Start of Records shown

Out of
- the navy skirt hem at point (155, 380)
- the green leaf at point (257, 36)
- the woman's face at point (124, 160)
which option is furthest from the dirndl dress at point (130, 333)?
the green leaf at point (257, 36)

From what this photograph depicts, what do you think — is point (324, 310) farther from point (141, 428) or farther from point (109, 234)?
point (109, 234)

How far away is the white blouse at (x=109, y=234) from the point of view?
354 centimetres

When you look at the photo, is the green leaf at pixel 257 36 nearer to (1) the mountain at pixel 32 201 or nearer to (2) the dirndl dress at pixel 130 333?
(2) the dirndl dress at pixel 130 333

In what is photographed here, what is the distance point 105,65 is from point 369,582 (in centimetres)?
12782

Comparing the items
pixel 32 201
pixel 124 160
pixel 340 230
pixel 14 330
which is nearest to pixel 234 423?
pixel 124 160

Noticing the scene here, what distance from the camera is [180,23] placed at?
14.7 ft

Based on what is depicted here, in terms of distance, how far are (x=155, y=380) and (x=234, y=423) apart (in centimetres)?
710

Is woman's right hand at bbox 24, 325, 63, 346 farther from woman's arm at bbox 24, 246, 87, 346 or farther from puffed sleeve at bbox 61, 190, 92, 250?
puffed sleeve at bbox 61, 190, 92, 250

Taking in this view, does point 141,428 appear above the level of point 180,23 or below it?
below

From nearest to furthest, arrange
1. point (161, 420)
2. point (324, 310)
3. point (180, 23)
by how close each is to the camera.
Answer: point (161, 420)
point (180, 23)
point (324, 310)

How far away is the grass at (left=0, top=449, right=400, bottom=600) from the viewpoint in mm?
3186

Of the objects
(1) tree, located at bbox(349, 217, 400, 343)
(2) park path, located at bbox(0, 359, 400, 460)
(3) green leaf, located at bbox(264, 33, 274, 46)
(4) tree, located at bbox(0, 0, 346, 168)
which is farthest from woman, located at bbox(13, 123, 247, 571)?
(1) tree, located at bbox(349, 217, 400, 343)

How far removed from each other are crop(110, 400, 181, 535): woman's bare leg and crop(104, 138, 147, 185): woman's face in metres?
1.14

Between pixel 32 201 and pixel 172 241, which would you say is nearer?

End of Records shown

Stated task: Reproduce all of the data above word for word.

Reply:
Out of
- the navy skirt hem at point (155, 380)
- the green leaf at point (257, 36)
- the woman's face at point (124, 160)
which option is furthest from the dirndl dress at point (130, 333)?
the green leaf at point (257, 36)

From what this photograph depicts, what do you think — is point (324, 310) farther from point (141, 428) or farther from point (109, 234)?
point (109, 234)

How far away is the white blouse at (x=109, y=234) from the point of view?
354 centimetres

When you look at the photo, is the green leaf at pixel 257 36 nearer to (1) the mountain at pixel 32 201 or nearer to (2) the dirndl dress at pixel 130 333?
(2) the dirndl dress at pixel 130 333

In what is photographed here, what is the distance point 105,65 is from point 369,582 (in centimetres)?
12782

Comparing the items
pixel 32 201
pixel 124 160
pixel 340 230
pixel 14 330
which is nearest to pixel 234 423?
pixel 124 160

Noticing the scene here, what distance from the camera is [180,23] placed at?
14.7 ft

Based on what is depicted here, in terms of distance, how far are (x=155, y=380) and (x=234, y=423) apart (in centimetres)?
710

Is woman's right hand at bbox 24, 325, 63, 346 farther from woman's arm at bbox 24, 246, 87, 346 or farther from puffed sleeve at bbox 61, 190, 92, 250?
puffed sleeve at bbox 61, 190, 92, 250

Taking in this view, does point 141,428 appear above the level of point 180,23 or below it?
below

From nearest to furthest, arrange
1. point (161, 420)
2. point (324, 310)
3. point (180, 23)
by how close each is to the camera.
Answer: point (161, 420)
point (180, 23)
point (324, 310)

How far away is the grass at (left=0, top=449, right=400, bottom=600) from the viewpoint in mm?
3186

Of the objects
(1) tree, located at bbox(349, 217, 400, 343)
(2) park path, located at bbox(0, 359, 400, 460)
(3) green leaf, located at bbox(264, 33, 274, 46)
(4) tree, located at bbox(0, 0, 346, 168)
which is farthest from woman, located at bbox(13, 123, 247, 571)?
(1) tree, located at bbox(349, 217, 400, 343)

How far removed from each other are crop(110, 400, 181, 535): woman's bare leg and crop(104, 138, 147, 185): woman's face in metres?
1.14

Between pixel 32 201 and pixel 172 241, which would you say is nearer?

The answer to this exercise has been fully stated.